TNI Siap Dukung Vaksinasi Pelajar Jelang PTM

KBRN, Madiun : Dandim 0803/Madiun Letkol Inf.Edwin Charles melalui Pjs Kasdim 0803/Madiun Mayor Arm Wahyu Susilo menyatakan dukungannya untuk menyukseskan program vaksinasi pelajar. Ini sebagai upaya pemerintah dalam rangka percepatan penanganan pandemi Covid-19.

"Kodim Madiun telah menerjunkan Babinsa untuk selalu memberikan pendampingan terkait pelaksanaan vaksinasi ini agar berjalan lancar dan tertib, dengan penerapan prokes yang benar, "ujarnya, Sabtu (18/9/2021).

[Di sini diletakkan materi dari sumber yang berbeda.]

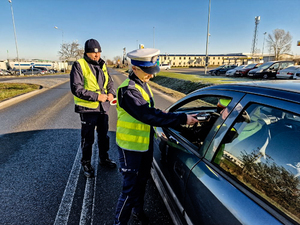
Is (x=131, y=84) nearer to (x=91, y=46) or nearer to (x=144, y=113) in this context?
(x=144, y=113)

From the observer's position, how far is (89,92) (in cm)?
287

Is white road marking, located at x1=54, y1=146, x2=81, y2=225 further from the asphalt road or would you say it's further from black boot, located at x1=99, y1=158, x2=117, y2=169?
black boot, located at x1=99, y1=158, x2=117, y2=169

Seperti diketahui Badan Intelijen Negara (BIN) Daerah Jawa Timur, meluncurkan vaksinasi bagi pelajar di Kota/Kabupaten Madiun, dengan menyediakan sedikitnya 6.000 dosis vaksin. Vaksinasi yang diberikan kali ini merupakan dosis kedua kepada 6.000 pelajar sesuai sasaran vaksinasi dosis pertama lalu.

Bahkan Kabinda Jatim, Marsma TNI Rudy Iskandar didampingi Walikota Madiun, Maidi juga berkesempatan meninjau langsung vaksinasi di SMAN 3 Taruna Angkasa pada Jumat (17/9/2021). Kabinda, Marsma Rudy Iskandar mengatakan, sesuai instruksi yang diterimanya, bahwa BIN akan terus membantu pelaksanaan vaksinasi dengan sasaran pelajar. Setidaknya di Jawa Timur, BIN sudah melaksanakan 300 ribu program vaksinasi menyasar pelajar SMA, SMP, dan pondok pesantren.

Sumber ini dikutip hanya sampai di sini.